Strategic planning is a mindset which can be applied to great swaths of your life. If you’re willing to do the heavy lifting, just like in business, strategic planning provides much improved outcomes.
With all of my exciting plans for Christmas and New Year’s taking a back seat to my second head/chest cold of the season — or, as the Queen’s own was described, my heavy cold — I’ve had some rare down time to do a little thinking about life, the universe and everything. Thinking really takes time, quality time, time which isn’t time-shared with anything more distracting than swimming laps.
I tend not to write about stuff until I’ve had a chance to let new ideas soak in and/or seen how older ideas have stood the test of time and are worthy reprising or refactoring. But one idea that’s been screaming for a post is the notion that the very methodology I developed for strategic HRM and HR delivery systems planning with a focus on improving organization outcomes is a perfectly good methodology for thinking about how to improve the outcomes of your life. Or perhaps my personal life planning approach came first and just morphed into an important part of my professional repertoire.
But whether chicken or egg, what’s important is that we approach all of life with an outcomes-based mindset, one which allows for serendipity, for mazel, but which doesn’t rely on it. If you’re interested in thinking strategically at every stage of life about how best to achieve your major goals, here are some of the key questions to ask yourself:
- What am I trying to accomplish? What are the outcomes I want to achieve?
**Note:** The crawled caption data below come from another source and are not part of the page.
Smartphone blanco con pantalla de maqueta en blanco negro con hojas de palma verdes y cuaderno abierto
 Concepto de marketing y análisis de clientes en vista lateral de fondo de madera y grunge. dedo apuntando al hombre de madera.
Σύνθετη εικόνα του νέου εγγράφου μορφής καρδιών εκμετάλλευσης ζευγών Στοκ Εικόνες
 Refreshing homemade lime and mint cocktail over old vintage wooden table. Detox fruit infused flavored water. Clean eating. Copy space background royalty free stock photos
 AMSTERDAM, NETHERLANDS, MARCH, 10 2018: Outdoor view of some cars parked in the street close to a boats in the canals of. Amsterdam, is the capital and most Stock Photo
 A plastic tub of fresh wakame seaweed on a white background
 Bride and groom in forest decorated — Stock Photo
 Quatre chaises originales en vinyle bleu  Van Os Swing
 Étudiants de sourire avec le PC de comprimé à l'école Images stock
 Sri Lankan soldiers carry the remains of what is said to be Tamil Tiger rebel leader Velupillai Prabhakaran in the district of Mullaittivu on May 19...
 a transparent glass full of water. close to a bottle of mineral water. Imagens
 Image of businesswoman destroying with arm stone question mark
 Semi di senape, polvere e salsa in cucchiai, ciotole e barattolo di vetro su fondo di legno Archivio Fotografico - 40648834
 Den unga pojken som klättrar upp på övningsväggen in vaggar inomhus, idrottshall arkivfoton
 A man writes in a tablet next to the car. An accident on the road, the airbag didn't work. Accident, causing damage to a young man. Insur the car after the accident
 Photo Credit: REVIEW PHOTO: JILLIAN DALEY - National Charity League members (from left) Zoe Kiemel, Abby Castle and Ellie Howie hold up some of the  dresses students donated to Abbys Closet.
- How am I doing toward those goals? What specific actions am I taking in order to achieve those outcomes?
- What are the barriers, if any, toward achieving those goals? What (and who!) stands in the path between me and the outcomes I desire and how such each of these impede my progress?
- What could I do, what resources could I draw on, and/or what help could I get to remove those barriers and move toward my goals? And when those barriers are people, how can I either change their behavior to be at least a neutral influence on achieving my outcomes or remove them entirely from my life (but of course without doing them any serious harm)?
- What would help me achieve my own goals more fully, more quickly, with fewer resources, and/or with less pain and suffering? Are there better ways to achieve my desired outcomes? How might I enlarge the solution space (aka think outside the box) in order to find better tactics?
Do you think this way naturally about every aspect of your life? Few people, including me, do so, but it is possible to train our brains to be analytical, to think critically, and to reflect carefully on how to get from where we are to where we want to be. Of one thing you can be sure: without exception, if you don’t know where you’re going, if you haven’t set goals quite firmly, then you sure as hell won’t know when you’ve achieved them and, even worse, you may waste your life wandering around without having accomplished anything. Even worse would be to have very clear goals which you never achieve, in spite of working your little heart out, because you haven’t got a clue on how to get from here to there.